Example: C, a manufacturer of personal computers, develops a new computer with a faster and more technologically sophisticated operating system than any computer it had previously developed and marketed. Contemporaneously with the research on the new computer, C incurs $100X in developing documentation which explains in detail the functions and specifications of the new computer. This documentation is prepared so that C's testing, repair, and maintenance personnel can understand the technical aspects of the computer in performing their jobs. The $100X incurred to develop documentation that supports the research function qualifies as research or experimental expenditures within the meaning of section 174. The result is not changed by the fact that the documentation may utlimately also be used in preparing a user's manual in respect of the computer.
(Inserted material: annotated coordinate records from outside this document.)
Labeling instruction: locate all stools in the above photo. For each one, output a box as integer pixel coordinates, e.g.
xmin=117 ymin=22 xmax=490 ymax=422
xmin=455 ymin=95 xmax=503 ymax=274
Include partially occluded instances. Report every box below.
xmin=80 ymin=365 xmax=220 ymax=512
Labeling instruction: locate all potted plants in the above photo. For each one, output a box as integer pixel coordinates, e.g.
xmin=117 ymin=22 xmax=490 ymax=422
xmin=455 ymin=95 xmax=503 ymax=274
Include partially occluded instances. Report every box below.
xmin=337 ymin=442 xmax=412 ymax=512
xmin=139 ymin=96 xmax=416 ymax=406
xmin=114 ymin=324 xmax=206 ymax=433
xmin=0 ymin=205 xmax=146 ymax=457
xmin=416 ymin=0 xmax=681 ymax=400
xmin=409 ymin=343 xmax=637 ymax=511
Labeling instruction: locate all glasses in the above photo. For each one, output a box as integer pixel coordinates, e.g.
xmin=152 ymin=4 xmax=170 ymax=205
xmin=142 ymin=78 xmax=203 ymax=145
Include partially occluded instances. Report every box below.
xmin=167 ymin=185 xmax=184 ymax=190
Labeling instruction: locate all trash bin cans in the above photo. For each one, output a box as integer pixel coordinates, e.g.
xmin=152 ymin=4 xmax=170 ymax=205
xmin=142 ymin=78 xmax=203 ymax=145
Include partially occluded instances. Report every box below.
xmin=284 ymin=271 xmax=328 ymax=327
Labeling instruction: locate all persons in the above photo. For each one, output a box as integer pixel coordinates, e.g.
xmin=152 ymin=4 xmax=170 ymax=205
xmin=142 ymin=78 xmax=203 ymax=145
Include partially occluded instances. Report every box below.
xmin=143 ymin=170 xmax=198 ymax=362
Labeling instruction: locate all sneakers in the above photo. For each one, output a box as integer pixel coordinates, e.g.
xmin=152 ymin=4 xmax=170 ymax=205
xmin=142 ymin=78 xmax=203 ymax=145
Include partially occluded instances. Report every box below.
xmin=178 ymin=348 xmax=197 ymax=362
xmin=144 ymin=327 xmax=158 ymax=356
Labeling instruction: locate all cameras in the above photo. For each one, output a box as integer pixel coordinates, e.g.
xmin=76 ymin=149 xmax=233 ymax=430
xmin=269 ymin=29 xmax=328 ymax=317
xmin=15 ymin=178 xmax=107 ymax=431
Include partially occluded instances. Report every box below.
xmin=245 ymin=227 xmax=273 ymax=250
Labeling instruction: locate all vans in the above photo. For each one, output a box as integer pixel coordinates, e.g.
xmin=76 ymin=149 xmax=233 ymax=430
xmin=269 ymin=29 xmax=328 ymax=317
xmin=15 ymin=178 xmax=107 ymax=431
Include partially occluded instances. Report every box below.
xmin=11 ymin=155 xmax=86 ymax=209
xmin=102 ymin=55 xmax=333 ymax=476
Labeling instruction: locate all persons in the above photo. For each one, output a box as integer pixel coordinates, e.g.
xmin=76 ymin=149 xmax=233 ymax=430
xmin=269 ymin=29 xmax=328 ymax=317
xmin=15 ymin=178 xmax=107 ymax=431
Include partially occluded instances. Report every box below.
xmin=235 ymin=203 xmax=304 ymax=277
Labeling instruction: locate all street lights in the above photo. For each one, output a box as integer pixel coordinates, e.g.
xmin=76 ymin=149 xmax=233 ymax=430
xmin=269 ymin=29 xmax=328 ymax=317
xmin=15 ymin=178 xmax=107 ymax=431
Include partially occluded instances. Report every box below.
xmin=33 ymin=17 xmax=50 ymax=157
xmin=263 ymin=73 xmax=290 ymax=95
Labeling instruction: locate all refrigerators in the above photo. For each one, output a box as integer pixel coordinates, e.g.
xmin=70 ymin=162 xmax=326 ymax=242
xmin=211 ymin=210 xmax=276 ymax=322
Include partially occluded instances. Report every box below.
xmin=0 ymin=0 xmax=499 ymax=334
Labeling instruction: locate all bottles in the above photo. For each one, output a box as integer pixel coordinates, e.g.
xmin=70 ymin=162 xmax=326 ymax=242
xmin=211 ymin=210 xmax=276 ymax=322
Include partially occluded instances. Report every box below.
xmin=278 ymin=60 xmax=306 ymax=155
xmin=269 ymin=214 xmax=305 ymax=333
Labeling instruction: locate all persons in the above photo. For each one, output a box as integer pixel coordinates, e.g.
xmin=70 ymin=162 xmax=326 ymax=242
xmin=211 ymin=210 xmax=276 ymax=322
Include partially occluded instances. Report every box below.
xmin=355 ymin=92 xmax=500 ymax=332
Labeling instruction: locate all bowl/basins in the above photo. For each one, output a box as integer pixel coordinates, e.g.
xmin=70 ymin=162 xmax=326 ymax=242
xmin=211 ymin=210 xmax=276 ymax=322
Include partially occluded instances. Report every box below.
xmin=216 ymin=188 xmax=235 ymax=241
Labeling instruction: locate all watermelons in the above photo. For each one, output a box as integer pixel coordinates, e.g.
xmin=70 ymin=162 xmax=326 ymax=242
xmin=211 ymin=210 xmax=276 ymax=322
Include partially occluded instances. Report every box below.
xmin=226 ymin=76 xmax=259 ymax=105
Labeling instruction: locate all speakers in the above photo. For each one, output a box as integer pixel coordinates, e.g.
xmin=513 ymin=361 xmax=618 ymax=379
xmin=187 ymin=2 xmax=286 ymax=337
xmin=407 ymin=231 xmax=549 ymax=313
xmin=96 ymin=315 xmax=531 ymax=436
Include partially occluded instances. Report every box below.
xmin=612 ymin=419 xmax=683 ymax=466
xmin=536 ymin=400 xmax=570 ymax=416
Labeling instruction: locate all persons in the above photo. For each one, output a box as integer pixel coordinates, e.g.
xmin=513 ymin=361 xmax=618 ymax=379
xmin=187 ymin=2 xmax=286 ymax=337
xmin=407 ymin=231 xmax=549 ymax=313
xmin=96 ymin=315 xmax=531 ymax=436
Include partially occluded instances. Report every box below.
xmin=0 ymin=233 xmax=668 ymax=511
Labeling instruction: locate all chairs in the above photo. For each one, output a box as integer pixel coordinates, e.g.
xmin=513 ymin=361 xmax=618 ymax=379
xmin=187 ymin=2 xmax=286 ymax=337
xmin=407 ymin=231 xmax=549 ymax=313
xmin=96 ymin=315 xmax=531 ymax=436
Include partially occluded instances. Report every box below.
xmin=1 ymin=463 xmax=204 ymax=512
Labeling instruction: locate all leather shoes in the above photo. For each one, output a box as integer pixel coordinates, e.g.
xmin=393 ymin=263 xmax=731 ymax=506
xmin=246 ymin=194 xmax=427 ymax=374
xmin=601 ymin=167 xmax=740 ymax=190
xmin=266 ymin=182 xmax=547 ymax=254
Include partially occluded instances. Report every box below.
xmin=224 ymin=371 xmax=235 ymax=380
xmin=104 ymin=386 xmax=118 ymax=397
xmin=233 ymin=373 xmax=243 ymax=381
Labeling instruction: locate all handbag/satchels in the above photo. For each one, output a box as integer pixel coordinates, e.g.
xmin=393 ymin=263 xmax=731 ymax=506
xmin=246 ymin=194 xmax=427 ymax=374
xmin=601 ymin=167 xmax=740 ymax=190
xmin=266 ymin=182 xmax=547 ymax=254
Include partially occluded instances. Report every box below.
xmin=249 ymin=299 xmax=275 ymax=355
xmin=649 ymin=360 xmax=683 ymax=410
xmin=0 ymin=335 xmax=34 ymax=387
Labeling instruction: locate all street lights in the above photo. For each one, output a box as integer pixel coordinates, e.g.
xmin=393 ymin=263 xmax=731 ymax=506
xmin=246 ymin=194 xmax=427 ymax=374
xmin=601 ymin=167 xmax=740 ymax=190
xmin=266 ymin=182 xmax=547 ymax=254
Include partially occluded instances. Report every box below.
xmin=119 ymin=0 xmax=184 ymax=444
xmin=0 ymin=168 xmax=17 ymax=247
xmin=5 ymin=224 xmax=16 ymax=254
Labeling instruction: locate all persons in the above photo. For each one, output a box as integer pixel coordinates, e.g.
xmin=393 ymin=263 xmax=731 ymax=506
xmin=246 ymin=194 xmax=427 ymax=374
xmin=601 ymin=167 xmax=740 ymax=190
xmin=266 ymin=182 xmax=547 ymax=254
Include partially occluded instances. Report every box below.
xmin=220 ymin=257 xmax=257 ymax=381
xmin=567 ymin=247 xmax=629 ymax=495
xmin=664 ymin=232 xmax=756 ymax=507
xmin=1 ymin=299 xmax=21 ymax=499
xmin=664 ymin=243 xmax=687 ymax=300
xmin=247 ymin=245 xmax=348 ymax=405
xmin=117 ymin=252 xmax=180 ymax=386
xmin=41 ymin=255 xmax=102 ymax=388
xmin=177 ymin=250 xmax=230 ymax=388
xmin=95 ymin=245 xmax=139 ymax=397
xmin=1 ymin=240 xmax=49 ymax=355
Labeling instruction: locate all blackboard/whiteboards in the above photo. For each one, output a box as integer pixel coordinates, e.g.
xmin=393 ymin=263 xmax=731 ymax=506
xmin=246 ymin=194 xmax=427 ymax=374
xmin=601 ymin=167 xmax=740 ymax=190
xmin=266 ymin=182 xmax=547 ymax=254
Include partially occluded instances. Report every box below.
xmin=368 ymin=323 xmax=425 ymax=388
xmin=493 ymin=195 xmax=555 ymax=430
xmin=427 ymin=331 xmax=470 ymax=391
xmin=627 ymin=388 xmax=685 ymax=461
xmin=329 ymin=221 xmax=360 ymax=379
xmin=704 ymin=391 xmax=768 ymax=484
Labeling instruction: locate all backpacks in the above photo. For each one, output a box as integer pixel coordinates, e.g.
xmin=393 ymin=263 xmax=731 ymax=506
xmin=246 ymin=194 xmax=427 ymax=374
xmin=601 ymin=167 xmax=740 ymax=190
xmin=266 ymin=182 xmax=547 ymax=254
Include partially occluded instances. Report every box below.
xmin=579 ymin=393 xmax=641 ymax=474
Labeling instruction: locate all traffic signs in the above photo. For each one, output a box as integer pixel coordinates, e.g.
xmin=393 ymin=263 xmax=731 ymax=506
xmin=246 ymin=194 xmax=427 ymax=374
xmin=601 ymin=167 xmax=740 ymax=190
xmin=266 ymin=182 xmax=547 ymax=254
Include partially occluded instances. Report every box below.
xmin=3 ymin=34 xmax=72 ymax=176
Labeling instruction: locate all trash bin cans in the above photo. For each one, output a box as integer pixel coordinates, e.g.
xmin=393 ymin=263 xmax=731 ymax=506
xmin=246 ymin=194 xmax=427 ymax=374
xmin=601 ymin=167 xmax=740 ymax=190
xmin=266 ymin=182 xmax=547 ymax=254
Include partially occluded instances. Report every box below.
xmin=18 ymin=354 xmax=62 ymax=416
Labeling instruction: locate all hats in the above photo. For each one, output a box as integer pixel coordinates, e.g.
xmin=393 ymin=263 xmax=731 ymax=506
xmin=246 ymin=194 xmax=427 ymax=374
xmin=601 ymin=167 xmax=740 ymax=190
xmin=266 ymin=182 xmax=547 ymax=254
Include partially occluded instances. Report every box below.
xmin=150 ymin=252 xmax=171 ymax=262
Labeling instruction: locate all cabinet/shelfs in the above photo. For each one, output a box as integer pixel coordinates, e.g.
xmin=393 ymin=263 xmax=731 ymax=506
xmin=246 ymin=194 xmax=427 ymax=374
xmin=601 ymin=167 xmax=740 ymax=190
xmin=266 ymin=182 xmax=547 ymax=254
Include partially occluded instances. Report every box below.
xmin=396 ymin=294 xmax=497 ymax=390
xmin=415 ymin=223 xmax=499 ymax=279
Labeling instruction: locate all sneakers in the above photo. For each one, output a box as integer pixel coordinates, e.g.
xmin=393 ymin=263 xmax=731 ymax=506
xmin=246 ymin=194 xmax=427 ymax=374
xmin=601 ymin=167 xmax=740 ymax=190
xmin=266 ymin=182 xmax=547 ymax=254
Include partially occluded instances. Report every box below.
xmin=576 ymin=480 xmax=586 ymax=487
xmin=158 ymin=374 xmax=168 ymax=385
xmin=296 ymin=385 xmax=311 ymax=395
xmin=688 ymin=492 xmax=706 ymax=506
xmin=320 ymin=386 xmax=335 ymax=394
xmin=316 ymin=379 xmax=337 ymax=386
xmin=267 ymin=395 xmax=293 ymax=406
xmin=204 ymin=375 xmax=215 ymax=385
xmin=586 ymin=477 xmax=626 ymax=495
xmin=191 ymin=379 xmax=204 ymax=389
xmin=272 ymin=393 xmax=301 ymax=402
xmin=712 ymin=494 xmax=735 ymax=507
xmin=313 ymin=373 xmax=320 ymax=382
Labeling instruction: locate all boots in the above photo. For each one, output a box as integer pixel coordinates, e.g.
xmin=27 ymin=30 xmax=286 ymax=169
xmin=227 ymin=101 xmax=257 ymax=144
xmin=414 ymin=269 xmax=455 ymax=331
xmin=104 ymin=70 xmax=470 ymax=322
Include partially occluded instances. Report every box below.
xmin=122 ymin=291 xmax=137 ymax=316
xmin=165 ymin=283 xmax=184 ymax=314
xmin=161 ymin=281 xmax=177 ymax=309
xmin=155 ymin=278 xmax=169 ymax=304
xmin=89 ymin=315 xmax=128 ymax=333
Finally, Example (1) excludes from the definition of research "debugging." We submit, however, that a software product that has not been "debugged" does not -- by definition -- meet its basic design specifications. To be consistent with the general rule, the reference to "debugging" should be dropped.

3. Example (4)

Example (4) under Prop. Reg. 1.174-2(a)(6), which relates to the development of an updated version of a software program, is discussed in Part III.C.2. in the context of evolutionary changes and the flawed nature of the time-line approach. The example betrays a misunderstanding of the software development process. The example implies that "adding some additional commands" to a software program that may already have many commands is somehow minor or insignificant. The efforts giving rise to those changes in the program, however, involve substantial experimentation. For example, adding a footnoting, spell-checking, or thesaurus facility to a word-processing software program may be just "adding some additional commands" to the writers of the proposed regulations, but for the software company undertaking the changes, the task of integrating these functions with numerous others is a monumental one of experimentation.

4. Example (5)

Example (5) under Prop. Reg. 1.174-2(a)(6) reflects a similar failure to appreciate the significance of improvements that can actually be major advancements. The example involves the expansion of the number of data fields in an inventory control system, as well as the design of a custom data input screen. These changes are deemed not to alter the system's basic design specifications, but in reality the addition of data fields is usually a task requiring a great deal of experimentation because of the interrelationships between the new and the old fields and the commands that operate upon these fields.

5. Example (6)

Example (6) under Prop. Reg. 1.174-2(a)(6) addresses the proper treatment of internally developed software relating to management function or techniques. The example states that because the software relates to internal management functions or techniques, the development costs do not constitute qualified R&E expenditures. The example begs the question, however, because it states that its conclusion is also based on the expenses' "not separately qualify[ing] as research and experimental expenditures within the meaning of section 174." Thus, Example (6) stands as an excellent example of the tautological and, therefore, not particularly helpful approach to providing regulatory guidance.

What is more, the guidance it does provide is wrong. There is only one factor that should govern the eligibility of costs relating to software: the effort required to develop the software. In other words, neither the subject matter of the software nor the fact that it was internally developed is relevant to the determination. If the effort giving rise to a software program involves scientific experimentation, the costs associated with that effort should qualify as R&E expenditures within the meaning of section 174 without regard to whether the software relates to a management function or technique.

We note that, in amending the research tax credit as part of the Tax Reform Act of 1986, Congress chose to exclude certain internal use software from the reach of the credit. I.R.C. 41(d)(4)(E). That exclusion, however, has no application in respect of deductions under section 174 and, in fact, would not have been necessary if such internal use software were not otherwise eligible for the credit (by virtue of section 174's definition of R&E). (20)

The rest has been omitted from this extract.